• **GIVEN ENTRIES**:

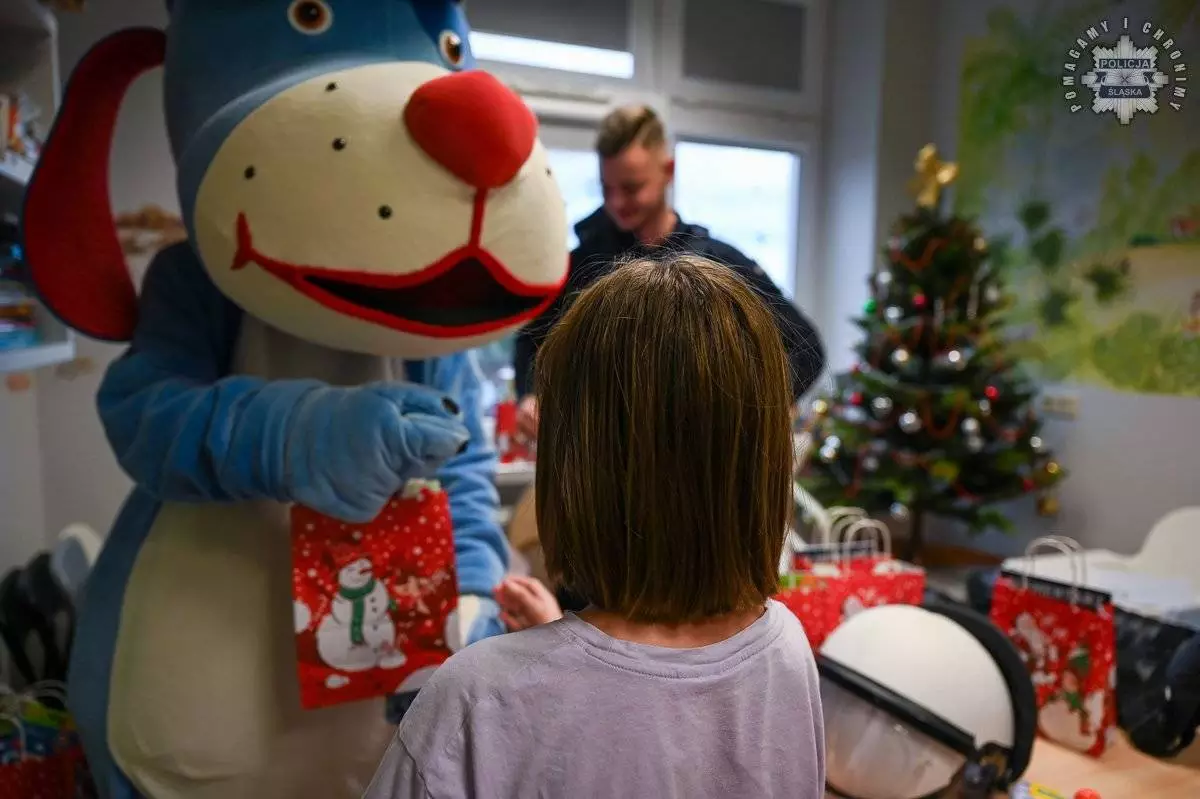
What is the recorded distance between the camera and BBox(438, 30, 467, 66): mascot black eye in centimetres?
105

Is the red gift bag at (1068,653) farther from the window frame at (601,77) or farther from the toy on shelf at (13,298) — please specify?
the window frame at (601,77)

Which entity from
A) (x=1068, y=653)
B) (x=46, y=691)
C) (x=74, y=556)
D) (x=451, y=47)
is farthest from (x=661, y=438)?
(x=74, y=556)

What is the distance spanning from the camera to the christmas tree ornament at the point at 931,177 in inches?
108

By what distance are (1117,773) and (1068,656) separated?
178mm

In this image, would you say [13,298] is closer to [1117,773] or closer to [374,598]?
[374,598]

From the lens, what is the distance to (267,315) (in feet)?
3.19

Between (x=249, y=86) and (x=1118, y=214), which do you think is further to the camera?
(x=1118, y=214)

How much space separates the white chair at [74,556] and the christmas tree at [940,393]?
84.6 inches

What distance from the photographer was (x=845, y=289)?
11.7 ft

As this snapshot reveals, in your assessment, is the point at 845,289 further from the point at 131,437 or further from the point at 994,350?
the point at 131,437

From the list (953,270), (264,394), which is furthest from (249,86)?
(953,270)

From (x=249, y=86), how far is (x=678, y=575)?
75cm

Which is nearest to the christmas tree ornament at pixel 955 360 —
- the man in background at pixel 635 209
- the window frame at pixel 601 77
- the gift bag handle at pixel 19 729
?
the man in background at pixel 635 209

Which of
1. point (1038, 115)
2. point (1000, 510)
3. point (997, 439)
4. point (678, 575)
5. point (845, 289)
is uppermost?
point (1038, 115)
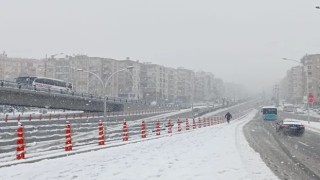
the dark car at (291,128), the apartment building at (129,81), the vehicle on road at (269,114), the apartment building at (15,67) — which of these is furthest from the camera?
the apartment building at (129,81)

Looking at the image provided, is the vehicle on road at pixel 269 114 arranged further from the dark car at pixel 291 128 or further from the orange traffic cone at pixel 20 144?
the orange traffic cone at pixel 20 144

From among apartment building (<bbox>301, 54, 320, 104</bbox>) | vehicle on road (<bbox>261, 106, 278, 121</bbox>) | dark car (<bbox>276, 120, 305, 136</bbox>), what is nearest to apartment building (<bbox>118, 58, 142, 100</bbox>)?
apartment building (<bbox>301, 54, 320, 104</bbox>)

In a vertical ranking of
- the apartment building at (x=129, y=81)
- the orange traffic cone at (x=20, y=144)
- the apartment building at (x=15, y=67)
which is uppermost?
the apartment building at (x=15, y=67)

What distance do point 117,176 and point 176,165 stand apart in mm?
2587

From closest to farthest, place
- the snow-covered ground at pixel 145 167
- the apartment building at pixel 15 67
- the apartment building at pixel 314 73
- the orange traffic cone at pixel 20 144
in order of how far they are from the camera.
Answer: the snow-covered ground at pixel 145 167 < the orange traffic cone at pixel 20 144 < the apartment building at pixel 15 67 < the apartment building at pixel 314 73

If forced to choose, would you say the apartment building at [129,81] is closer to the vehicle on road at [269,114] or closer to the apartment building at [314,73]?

• **WORK TO DO**:
Could you render the listing above as a numbered list, one line per item, with the blank lines dropped and the pictures left out?

• **TASK RESPONSE**:
1. What is the recorded distance between the camera and BBox(438, 30, 467, 66): mascot black eye in centimetres?
2. 105
3. Is the red gift bag at (1068,653) farther from the window frame at (601,77) or farther from the toy on shelf at (13,298) — please specify?
4. the window frame at (601,77)
5. Which entity from
6. A) (x=1068, y=653)
7. B) (x=46, y=691)
8. C) (x=74, y=556)
9. D) (x=451, y=47)
10. is farthest from (x=661, y=438)?
11. (x=74, y=556)
12. What is the distance spanning from the camera to the christmas tree ornament at the point at 931,177 in inches?
13. 108
14. By what distance are (1117,773) and (1068,656) separated?
15. 178mm
16. In this image, would you say [13,298] is closer to [1117,773] or closer to [374,598]?
17. [374,598]
18. From the lens, what is the distance to (267,315) (in feet)?
19. 3.19
20. Between (x=249, y=86) and (x=1118, y=214), which do you think is further to the camera?
21. (x=1118, y=214)
22. How much space separates the white chair at [74,556] and the christmas tree at [940,393]?
23. 84.6 inches
24. What distance from the photographer was (x=845, y=289)?
25. 11.7 ft
26. As this snapshot reveals, in your assessment, is the point at 845,289 further from the point at 131,437 or further from the point at 994,350?
27. the point at 131,437
28. From the list (953,270), (264,394), which is furthest from (249,86)?
29. (953,270)
30. From (x=249, y=86), how far is (x=678, y=575)?
31. 75cm
32. Which is nearest to the christmas tree ornament at pixel 955 360 —
33. - the man in background at pixel 635 209
34. - the window frame at pixel 601 77
35. - the gift bag handle at pixel 19 729
36. ?
37. the man in background at pixel 635 209
38. Which of
39. 1. point (1038, 115)
40. 2. point (1000, 510)
41. 3. point (997, 439)
42. 4. point (678, 575)
43. 5. point (845, 289)
44. is uppermost?
45. point (1038, 115)
46. the dark car at (291,128), the apartment building at (129,81), the vehicle on road at (269,114), the apartment building at (15,67) — which of these is furthest from the camera?
47. the apartment building at (129,81)
48. Looking at the image provided, is the vehicle on road at pixel 269 114 arranged further from the dark car at pixel 291 128 or further from the orange traffic cone at pixel 20 144?
49. the orange traffic cone at pixel 20 144
50. From among apartment building (<bbox>301, 54, 320, 104</bbox>) | vehicle on road (<bbox>261, 106, 278, 121</bbox>) | dark car (<bbox>276, 120, 305, 136</bbox>), what is nearest to apartment building (<bbox>118, 58, 142, 100</bbox>)?
51. apartment building (<bbox>301, 54, 320, 104</bbox>)
52. In a vertical ranking of
53. - the apartment building at (x=129, y=81)
54. - the orange traffic cone at (x=20, y=144)
55. - the apartment building at (x=15, y=67)
56. which is uppermost?
57. the apartment building at (x=15, y=67)
58. What distance do point 117,176 and point 176,165 stand apart in mm?
59. 2587
60. From closest to farthest, place
61. - the snow-covered ground at pixel 145 167
62. - the apartment building at pixel 15 67
63. - the apartment building at pixel 314 73
64. - the orange traffic cone at pixel 20 144
65. in order of how far they are from the camera.
66. Answer: the snow-covered ground at pixel 145 167 < the orange traffic cone at pixel 20 144 < the apartment building at pixel 15 67 < the apartment building at pixel 314 73
67. If forced to choose, would you say the apartment building at [129,81] is closer to the vehicle on road at [269,114] or closer to the apartment building at [314,73]?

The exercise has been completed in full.